Dit gaat ook boven onze kennis uit. Er is geen databank op deze wereld, geen geheime bibliotheek, waar je dit soort wijsheid kunt vinden. Dit leeft (nog) niet onder ons mensen en kunnen wij dus ook niet van elkaar horen.
Dit is ook méér dan wij kunnen bedenken. De meest briljante geesten uit de geschiedenis hebben de zaken van het Koninkrijk niet kunnen bedenken.
Er is geen wetenschapper die door onderzoek bij de pracht en de mogelijkheden van het Koninkrijk van God uitkomt.
[Zoals dit in het boek ‘de Ontdekking van de hemel’ van Harry Mulisch gebeurd. In dat boek wordt de hemel bedreigd door wetenschappers op de deze aarde.]
De herkomst van dit soort wijsheid komt niet vanuit mensen voort. Niet vanuit de samenleving van mensen. Door de jaren heen verworven door onderzoek en experiment.
Deze wijsheid heeft een heel andere herkomst: God Zelf:

God heeft ons dit geopenbaard door de Geest, want de Geest doorgrondt alles, ook de diepten van God (1Co 2:10 NBV)
God laat ons dit weten. […]Het is vreemd aan wat wij als oplossingen voor de toekomst zouden bedenken. Het gaat vèr uit boven wat wij ons voor kunnen stellen.
 Het is er ook niet ineens, nadat je tot geloof gekomen bent. De Geest van God leert het je langzaam maar zeker aan. Dat is een heel proces.
Je krijgt het via Hem van God.
 Wij hebben niet de geest van de wereld ontvangen, maar de Geest die van God komt, opdat we zouden weten wat God ons in zijn goedheid heeft geschonken. (1Co 2:12 NBV)Je moet het daarom onder de leiding van de Geest leren zien, net zoals je een taal leert spreken.

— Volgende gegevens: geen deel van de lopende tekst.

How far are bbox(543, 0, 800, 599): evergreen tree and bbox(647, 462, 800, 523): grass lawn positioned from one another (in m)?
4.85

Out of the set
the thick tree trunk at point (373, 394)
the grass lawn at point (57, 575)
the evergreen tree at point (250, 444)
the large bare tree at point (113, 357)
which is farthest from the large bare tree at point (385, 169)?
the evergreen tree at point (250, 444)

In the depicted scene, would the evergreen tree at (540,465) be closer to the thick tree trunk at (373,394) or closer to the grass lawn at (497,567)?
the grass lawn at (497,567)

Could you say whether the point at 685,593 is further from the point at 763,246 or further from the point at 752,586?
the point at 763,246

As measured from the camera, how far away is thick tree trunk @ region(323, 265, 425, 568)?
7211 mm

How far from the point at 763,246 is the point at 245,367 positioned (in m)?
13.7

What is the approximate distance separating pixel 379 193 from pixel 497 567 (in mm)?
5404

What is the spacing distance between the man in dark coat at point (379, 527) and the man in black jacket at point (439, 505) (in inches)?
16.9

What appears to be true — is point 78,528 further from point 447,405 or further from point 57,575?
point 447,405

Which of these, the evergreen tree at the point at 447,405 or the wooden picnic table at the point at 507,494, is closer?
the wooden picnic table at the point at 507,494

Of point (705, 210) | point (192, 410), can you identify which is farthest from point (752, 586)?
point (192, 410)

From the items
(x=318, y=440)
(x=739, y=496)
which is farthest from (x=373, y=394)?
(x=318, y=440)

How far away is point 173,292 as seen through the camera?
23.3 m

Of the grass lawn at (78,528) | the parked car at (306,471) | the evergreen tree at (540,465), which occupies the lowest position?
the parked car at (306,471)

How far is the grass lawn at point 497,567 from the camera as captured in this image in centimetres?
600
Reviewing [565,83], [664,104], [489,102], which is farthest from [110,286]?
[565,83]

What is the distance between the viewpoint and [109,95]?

Ik las eens het volgende voorbeeld.
Shakespeare was een beroemde Engelse toneelschrijver. Die van “To be or not to be, thats the question.” In Engeland zijn er acteurs die hun hele leven bijna niets anders doen dan stukken van Shakespeare spelen. Zij kennen die stukken niet alleen, na jaren spelen hebben ze ook de schrijver Shakespeare goed leren kennen. Zij snappen zo langzamerhand hoe hij denkt en weten ook hoe hij een verhaal laat verlopen.
Stel je nu voor dat je er een nog onbekend toneelstuk van Shakespeare gevonden zou worden. Een enorme ontdekking, er is maar één tegenvaller: het is niet af. Het laatste bedrijf ontbreekt.
Toch zou een toneelgezelschap met ervaren (rijpe!) Shakespeareacteurs het stuk waarschijnlijk helemaal uit kunnen spelen, omdat ze hem inmiddels zo goed kennen, dat ze het ontbrekende vijfde bedrijf zouden kunnen uitspelen zoals hij het bedoeld heeft.
Omdat ze wel aanvoelen ('weten') hoe Shakespeare het geschreven zou hebben.
Zo is het ook met de Geest die van God komt. Door Hem leren we – in een heel proces- God en zijn Zoon kennen. Door Hem en leren we ook anders te denken. Dat duurt een hele tijd. We zijn als een sponsen die langzaamaan met water verzadigd raken.
Maar als we dan verzadigd zijn van de kennis van God,
vol van de Geest
dan leren de toekomst van de wereld zien zoals God die ziet.
Je begint iets van zijn grootheid en de grootsheid van zijn plannen te vermoeden.
Er groeit een besef wat dat Koninkrijk allemaal zou kunnen betekenen.
Omdat je de Schepper van dit Koninkrijk kent.

Bijbelse lijn

Veel mensen zijn begrensd door wat zij ‘de realiteit’ noemen.
Dood = dood zeiden de Sadduceeën…, schriftgeleerden uit Jezus’ tijd.
En ze bedachten een voorbeeld om aan te tonen dat zulke dingen als de opstanding niet kunnen.
Maar het voorbeeld kwam van deze wereld en niet van God.
Het was dus een begrensde waarheid, je kunt ook zeggen bekrompen.

Dood = dood
Je hoort het nog overal om je heen.
“Nog nooit iemand gesproken die teruggekomen is.”
Er wordt over gesproken alsof het een wetmatigheid op onze wereld is.
Dat is de wijsheid van de wereld.
In het licht van Gods wijsheid ziet de dood er anders uit:
geen wetmatigheid, maar een begrenzing – een straf- door God Zelf opgelegd (lees Gen 3).
De boom van het leven wordt ontoegankelijk voor de mensen
Paulus noemt het nog eens in Rom. 8 Maar dan breder: de hele schepping is aan de zinloosheid onderworpen. Zinloosheid, een vloek als straf
maar...
ze heeft hoop gekregen (Openb 22)
Jezus Christus heeft de straf voor ons ondergaan aan het kruis,
en heeft de dood en de duivel overwonnen.
De vloek van de dood en de zinloosheid zullen verdwijnen.
Er is hoop!

Zij die geloven zullen tijdens hun leven opstaan in een nieuw leven (uit de zonde) en na het sterven opstaan uit de dood.
En als de Heer Jezus Christus teruggekomen is, en het nieuwe Koninkrijk af is, zal zelfs niemand meer sterven.
En dus niet meer ziek zijn, geen meer pijn hebben, geen rouw meer kennen.
Dat lezen jullie deze week in Openbaringen 22… de bomen van het leven, toegankelijk voor iedereen.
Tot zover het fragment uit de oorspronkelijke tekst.